这与当年在方神祭场面对巫冥时的情形何其相似,而他在九国时第二次遇到,却是一副钟铃所为。如今陶魂御道手中的陶钟不正与九国那仇敌女子的钟铃模样相似吗?
莫非三者之间有甚么隐秘的干连?
再看两个同伴似无所觉,可见那陶钟的攻击能锁定某人某物,或许是借了陶阵之势。
他脑海中闪过了当年巫冥之死的场面,同样的眩晕,自己曾推断对方是由于颈下的琉璃坠破碎,沾了坠中之毒而死,这不正与自己怀中破碎的陶瓶如出一辙吗!
想不到十年之后,在昆仑解开了悬在心头的一个未解之疑,巫冥该是死于这个陶钟,或是九国女子手中的那枚钟铃。
他拉回了发散之思,又想起了今日三名死者的死状,嘴边呕吐残迹,茫然中的毙命,皮下暴裂的血脉。三人不是死于毒,而是死在了陶魂御道的这等诡异手段之下。
他心有余悸,身体虽回复了掌控,却不敢露声色。
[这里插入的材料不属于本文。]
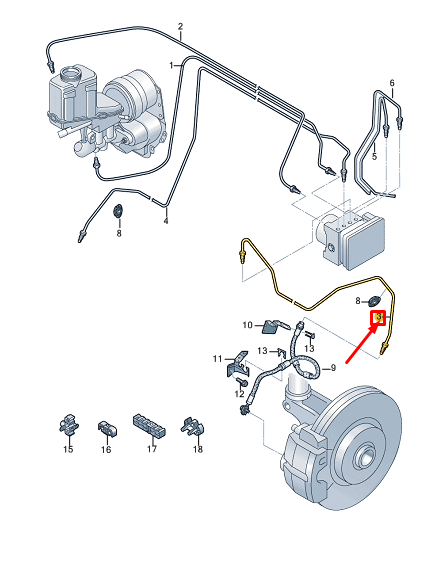 2
1
6
5
4
8
8
3
10
13
13
11
9
12
15
16
17
18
姚宾杀意尽现,若发现自己无事,恼羞成怒,会不会直接出手击杀,霄妘可护不住自己。
“昆仑之法我掌,言出法自相随,不可轻犯!怎容狡辩!”
姚宾双眸摄人心魄,真气卷起了庭风,越旋越大,也不见他有多余举动,那陶钟发出的嗡响越来越频密。